Even the Karikó-Weissman patent, which was licensed and filed by Cellscript in 2006, will expire in the next five years. According to industry insiders, this means that it will soon be difficult to obtain patents on broad claims regarding the delivery of mRNA in lipid nanoparticles, although the company can reasonably assign specific mRNA sequences (such as a form of spike protein) or proprietary Some lipid preparations have applied for patents.

Companies are working hard. Moderna is a major player in the field of mRNA vaccines. The company has conducted experimental injections in clinical tests for influenza, cytomegalovirus and a series of other infectious diseases. Last year it obtained two patents involving the extensive use of mRNA to produce secreted proteins. But many people in the industry told Nature that they think these may be challenging.

Eric Marcusson, chief scientific officer of Providence Therapeutics, an mRNA vaccine company in Calgary, Canada, said: “We don’t think there are a lot of patents that can be applied for, of course, they can’t be enforced.”

The Nobel debates

As for who should win the Nobel Prize, the names that appear most often in conversations are Karikó and Weissman. The two have won multiple awards, including one of the breakthrough awards ($3 million, the most profitable award in science) and the prestigious Princess of Asturias Technology and Scientific Research Award in Spain.

Also receiving the Asturias Prize are Felgner, Şahin, Türeci and Rossi, as well as Sarah Gilbert and AstraZeneca, the vaccinologist behind the COVID-19 vaccine developed by the University of Oxford in the United Kingdom, which uses viral vectors instead of mRNA. .

Cullis’s only recent honor is the US$5,000 Founder’s Award from the Controlled Release Association, an organization of professional scientists researching sustained-release drugs)

Others believe that Carrick should be widely recognized, which is her contribution to the laboratory’s discoveries. “Not only is she an amazing scientist, she is also a force in the field,” said Anna Blakney, an RNA bioengineer at the University of British Columbia.

Blakney praised Karikó for giving her the opportunity to speak at an important conference two years ago, when she was still in a junior postdoctoral position (before Blakney co-founded the Cambridge vaccine company Vax Equity, the company focused on self-amplified RNA technology). Karikó “is actively working to improve others when she has been underestimated throughout her career.”

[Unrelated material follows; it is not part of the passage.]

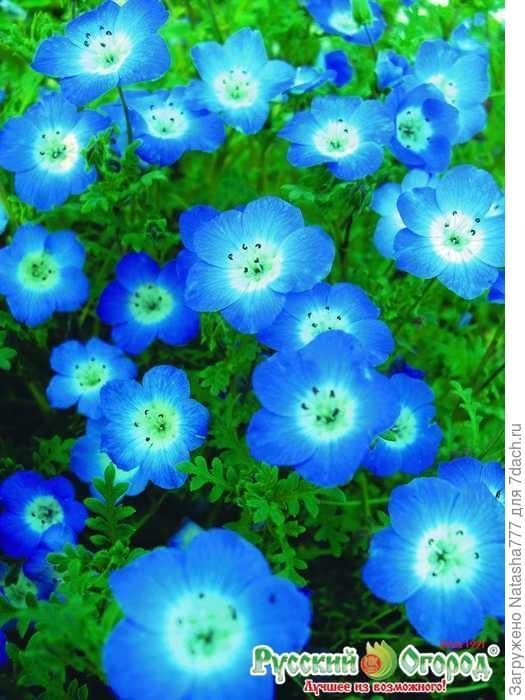 Голубая немофила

Although some people involved in mRNA development, including Malone, think they deserve more recognition, others are more willing to share the spotlight. When it comes to lipid delivery systems, Cullis said, “We are talking about hundreds of people who have been working together to make these LNP systems so that they are really ready for prime time.”

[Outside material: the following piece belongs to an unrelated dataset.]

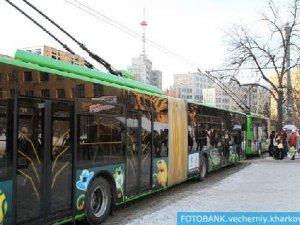 Фото: У Полтаві з'явилися тролейбуси з символікою Євро-2012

“Everyone just added something gradually—including me,” Karikó said.

In retrospect, many people said that they are happy that mRNA vaccines are transforming humans, and they may have made valuable contributions in the process. “I’m very excited to see this,” Felgner said. “Everything we thought was going to happen – it’s happening now.”

The tortuous road and complicated development history of mRNA vaccines.